Exactly transcribe the span of lines from the one containing "Tanzania, site R08, 2014-03-19" through the final line of the entries, inclusive, and nothing outside it. Exclude the pictures.

━━━━━ Listed entries ━━━━━

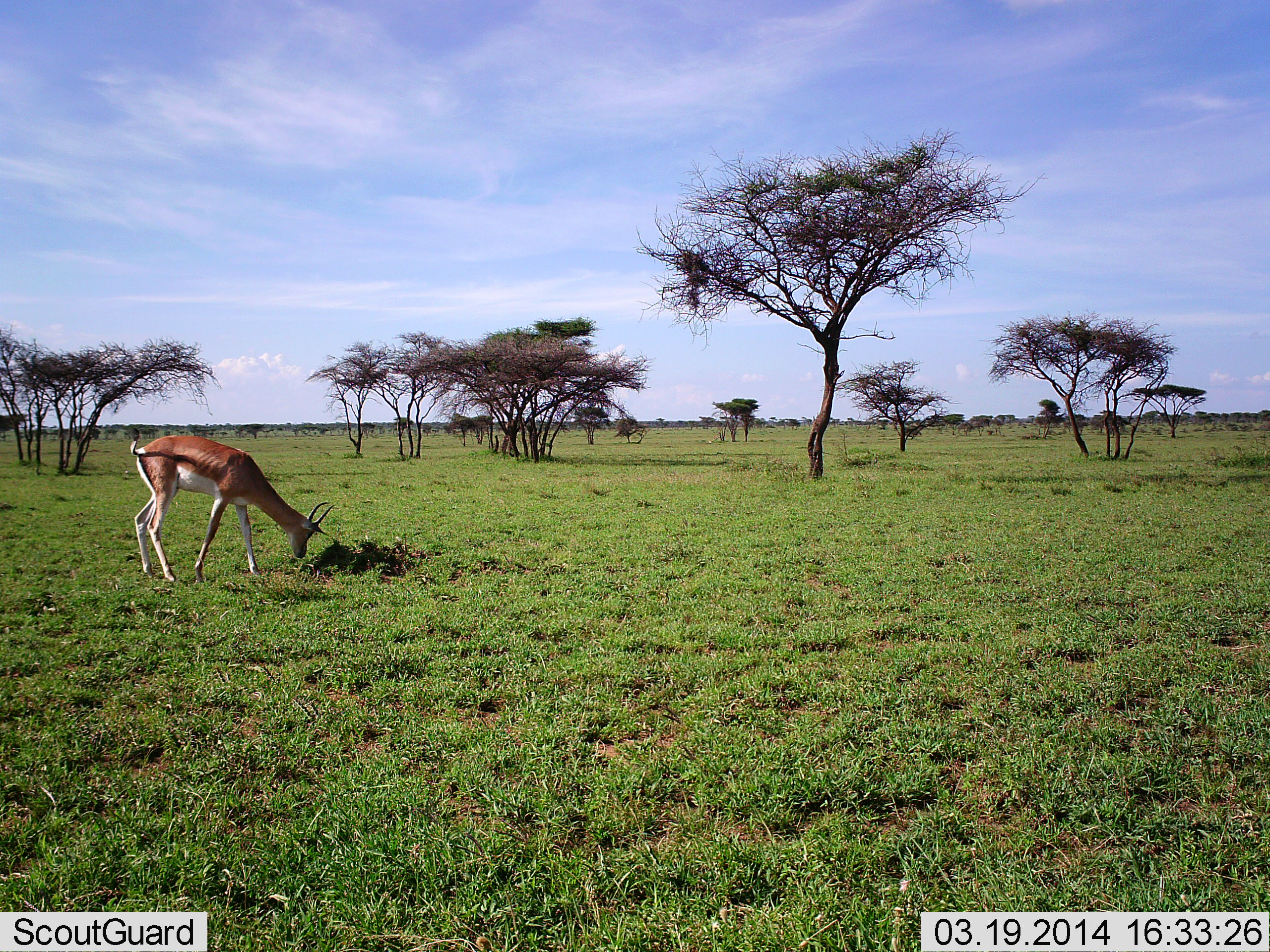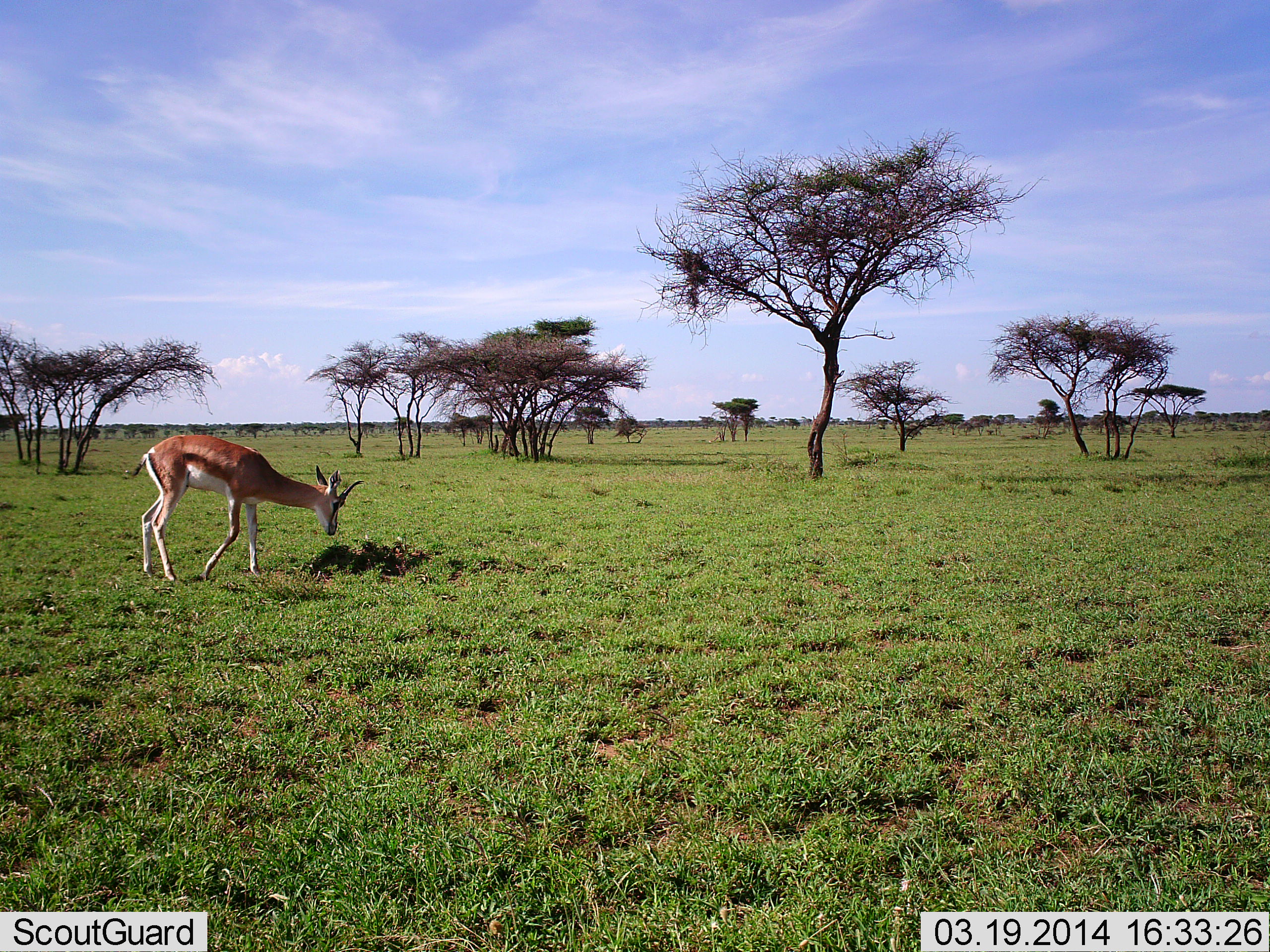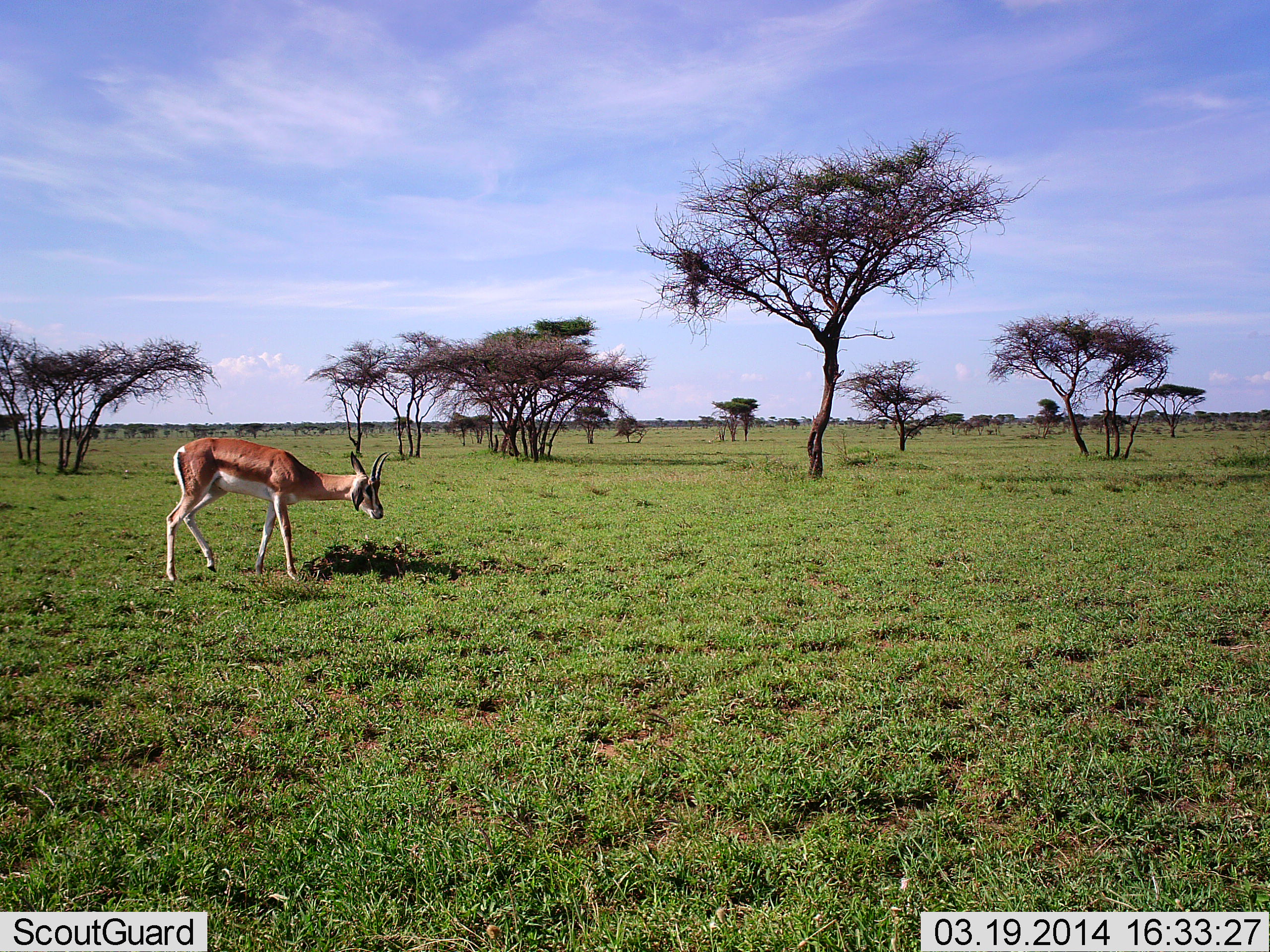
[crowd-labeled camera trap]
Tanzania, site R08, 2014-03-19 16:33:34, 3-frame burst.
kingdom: Animalia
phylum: Chordata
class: Mammalia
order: Artiodactyla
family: Bovidae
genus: Nanger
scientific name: Nanger granti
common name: grant's gazelle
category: gazellegrants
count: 1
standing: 40%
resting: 0%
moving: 20%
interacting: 0%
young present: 10%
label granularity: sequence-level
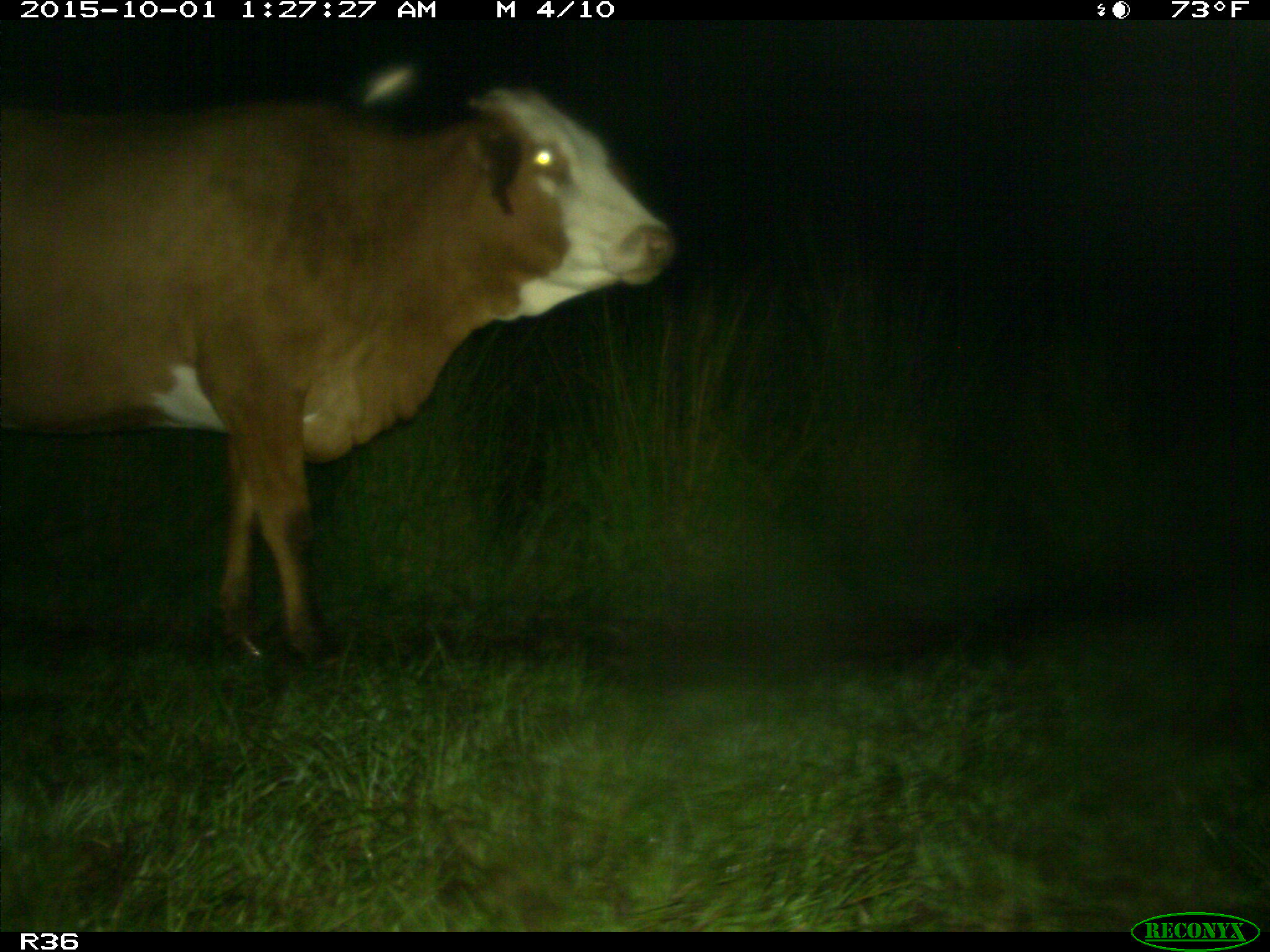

━━━━━

→ **Result of the task**:
Tanzania, site R08, 2014-03-19 16:33:34, 3-frame burst.
kingdom: Animalia
phylum: Chordata
class: Mammalia
order: Artiodactyla
family: Bovidae
genus: Nanger
scientific name: Nanger granti
common name: grant's gazelle
category: gazellegrants
count: 1
standing: 40%
resting: 0%
moving: 20%
interacting: 0%
young present: 10%
label granularity: sequence-level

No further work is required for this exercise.